どちらの例も本質的な意味は「同時性」ですが,学校文法に即して言えば(a)は「理由」,(b)は「時」を表すと

考えることもできます。

さらに,文法参考書(および大学入試)には次のような分詞構文も時に出てきます。

(c)は〈条件〉,(d)は〈譲歩〉を表すとされています。

?(c)Turning left at that corner, you’ll find a bank.

(あの角を左へ曲がると,銀行があります)

?(d)Admitting what you say, I still doubt her sincerity.

(君の言うことは認めるけれど,私はそれでも彼女の誠実さを疑う)

しかし私の経験では,(c)を自然な英語と認めるネイティブはほとんどいません。
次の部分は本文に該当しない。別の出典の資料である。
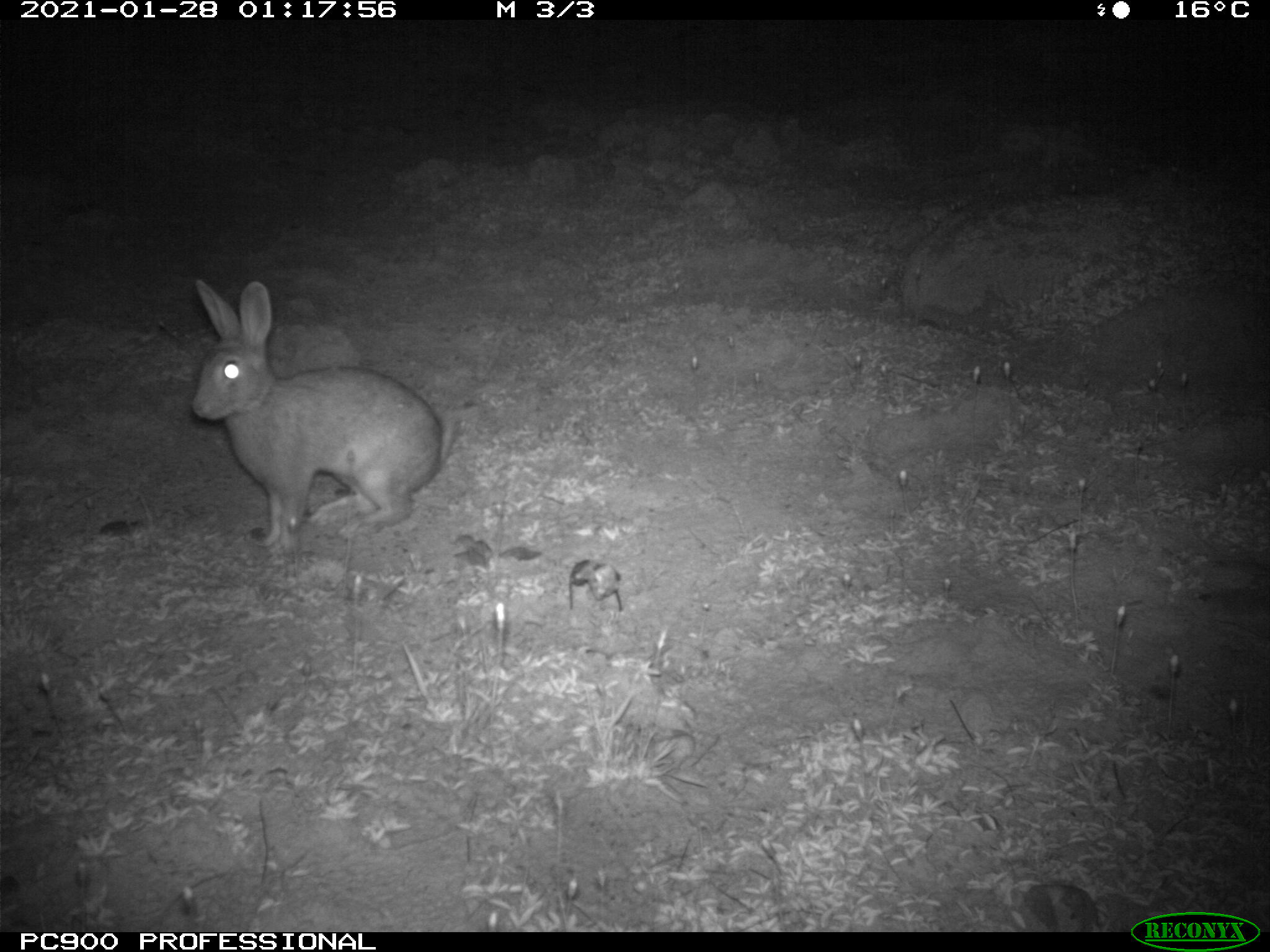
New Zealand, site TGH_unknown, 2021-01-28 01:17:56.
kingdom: Animalia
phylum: Chordata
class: Mammalia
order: Lagomorpha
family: Leporidae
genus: Oryctolagus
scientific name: Oryctolagus cuniculus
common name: european rabbit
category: rabbit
Rabbit (european rabbit) (Oryctolagus cuniculus).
ネイティブはたいてい,

「Turn left at that corner, and you’ll find a bank. と普通に言えばいいじゃないか」と言います。

(d)については,「詳説レクシスプラネットボード」(旺文社)に,ネイティブ103人に「この文を使うか」と

いうアンケート調査を行った結果が載っており,使用率は米18%,英44%となっています。つまり,

少なくともアメリカでは(d)のような文を使う人の比率は(この調査結果を信じるなら)2割以下です。
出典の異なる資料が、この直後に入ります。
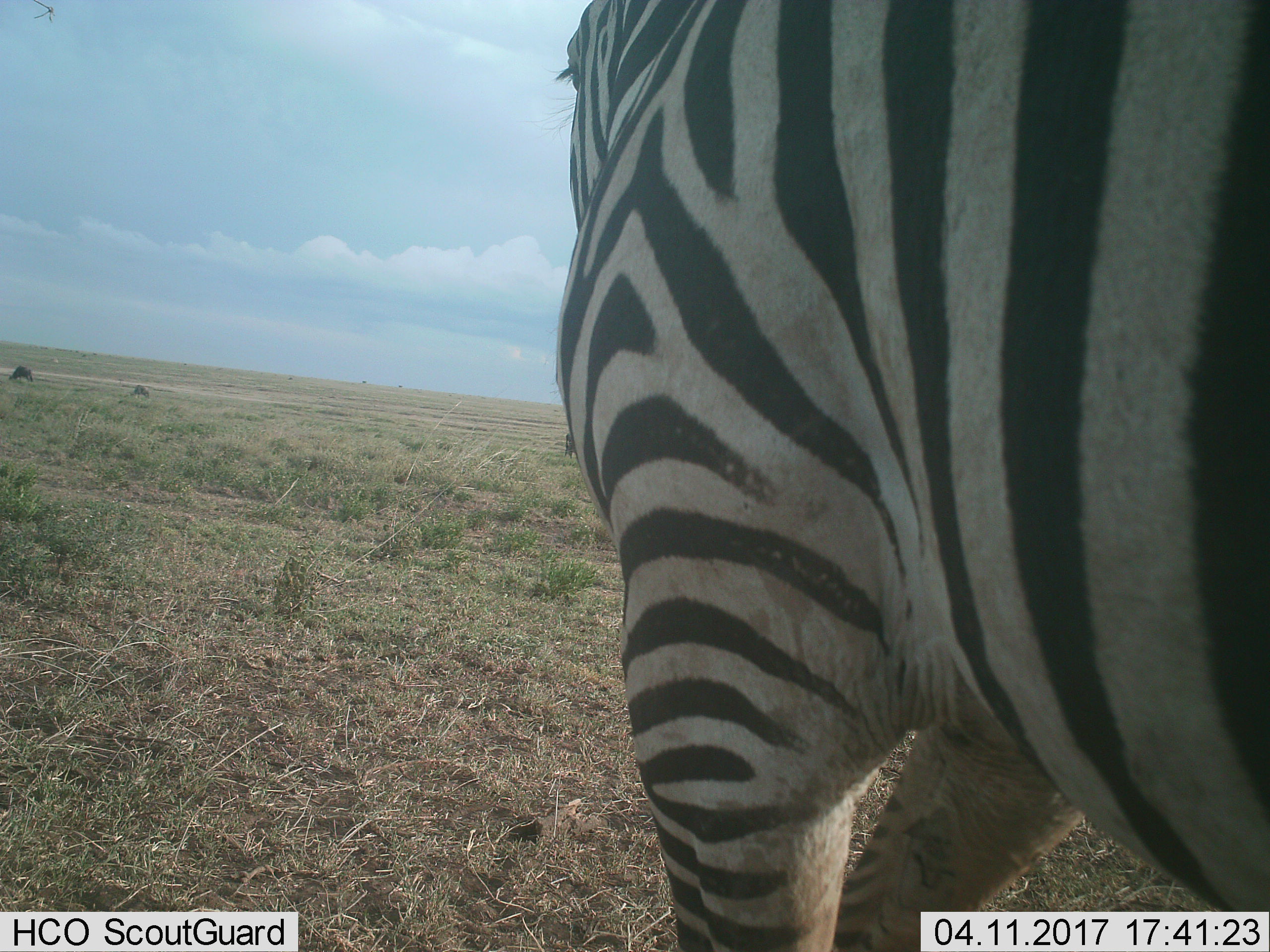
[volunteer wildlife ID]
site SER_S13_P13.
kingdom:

では,(c)や(d)はなぜあまり使わないのでしょうか。理由は簡単です。分詞構文の本質は「同時性」

ですから,〈条件〉や〈譲歩〉の意味を表したいのなら接続詞のifやthoughを使う方が意味が明確に

なるからです。(a)のGetting lost in townも,「道に迷ったので」ではなく「道に迷ったとき」と解釈する

こともできます。話し手が「理由」の意味を明確に表したければ,たとえばI got lost in town, so I 

looked for a police box. と言うでしょう。逆に言えば,(a)で分詞構文を使っているのはコンマの前後の

意味的なつながりをあまり明確にしたくないという心理が働いた結果であり,「町中で道に迷った私は,

交番を探した」と訳すこともできます。

 

以上のように,「分詞構文がどの接続詞の意味を表すか」のように考える必要はなく,そういう発想は

分詞構文の本質的な意味を誤解する結果につながります。念のためもう1つ例を挙げておきます。

(e) Living in the country, we have very few amusements.

(田舎に住んでいるので,私たちにはほとんど娯楽がない)

この文の本質的な意味は,「田舎に住んでいる」という状態と「娯楽が少ない」という状態とが同時に

存在しているということです。多くの文法書では「分詞構文は接続詞の働きを持つ」と説明していますが,

そのことと「分詞構文は(特定の)接続詞を使って言い換えられる」ということは決してイコールではありません。

私なら上の文は,「田舎に住んでいる私たちには,ほとんど娯楽がない」と訳します。その根拠として,

主語を the people に置き換えれば次のような文も自然な英語として成り立つことを挙げておきます。

(e') The people, living in the country, have very few amusements.

(田舎に住むその人々には,ほとんど娯楽がない)

この文の living は,who live で置き換えることができます。つまり(e')のlivingは補足説明用法の形容詞

(→083)に準じたものであり,(e)のLivingもそれと同じ働きをしている(weに対して補足説明を加えている)

と考えることができるわけです。

【参考】 (e')で We, living in the country, have very few amusements. という文は文法的には可能ですが,自然ではありません。